Calvin appeared in the doorway. He was rigid as stone, utterly without expression.

“His Grace is not at home, madam,” he said to the visitor.

Eydie gazed at him.

 

“He is not at home,” Calvin repeated firmly.

She began giggling in the most dreadful way, falling into a chair as if some skittish puppet-master had dropped her. “It is a joke!” She lay back in the chair and kept giggling in that strange manner, growing more agitated. “It is a cruel trick.”

“Mrs. Sutherland, I must see you out directly,” Calvin said.

“It is
cruel
!” she screamed, throwing back her head. She flung herself from the chair and ran past him to the hall. “Christian!” Her voice and footsteps echoed in the marble stairwell. “Christian, it is cruel! Do you hear me? It is
cruel
!”

Maddy hastened out after Calvin, in time to see Eydie rush halfway up the curving flight of stairs.

“Do you hear me?” she shrieked, holding her skirts high as she ran upward. “It is a
lie
! You are not married!”

Amid the reverberating shrillness of her voice, Jervaulx strode out to the top of the stair. He was in boots and shirtsleeves; he caught the wrought-iron and gilt balustrade and held there, his fingers white with the strength of his grip.

“Christian!” She stopped below him. “It is not true.” Jervaulx didn’t move. He stood looking at her, with stillness setting into every line.

She hung against the inclined rail, curling her hands around it, leaning her head down on her outstretched arms and looking up at him like a puppy crawling forward to beg affection. “Please don’t tease me this way. Please tell me.”

“True,” he said, in a low voice that filled the hall with hushed sound.

Eydie let herself collapse onto the steps, breaking into the same hysterical giggles. “But I gave you everything. Ch-Christian!”

Her laughing sobs echoed against marble. Maddy realized that Jervaulx’s valet was standing in the upper hall behind him; all three footmen were in the lower hall and the chambermaid and cook had come to the door of the back stairs: everyone paralyzed and staring.

Maddy picked up her skirt and mounted the stairs. She heard Jervaulx make a wordless sound, but she went to the weeping lady and knelt on the stairs beside her. “Come,” she said. She took Eydie’s black-gloved hand and drew her up off the cold stone. “Come, thou must not make thyself ill.” Eydie was limp, breathing in gasps. Maddy sat on a step, slipping her arm behind the wretched lady, pulling Eydie against her shoulder, rocking her. “I’m sorry. It shouldn’t have happened this way. I’m sorry.”

The other woman was crying in earnest now, frenzied tears and great gulps of air, like a child in a tantrum.
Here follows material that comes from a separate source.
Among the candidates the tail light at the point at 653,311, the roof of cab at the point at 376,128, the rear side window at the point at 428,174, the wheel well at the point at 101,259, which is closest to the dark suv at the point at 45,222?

Maddy met Calvin’s eye and moved her head, asking him to clear the hall. He looked as if he had just witnessed a terrible accident, moving in a stilted, shocked way to obey her.

“I—hate—him,” Eydie mumbled. “I—
hate
—him. I hate you!”

Maddy let her talk, holding her, staring at her own knees before her and the rich lace on Eydie’s black gown. The other woman’s hat brim pressed painfully into Maddy’s neck.

Eydie whimpered, a long, aching sound of grief. “It should have been me. It should have been… me.”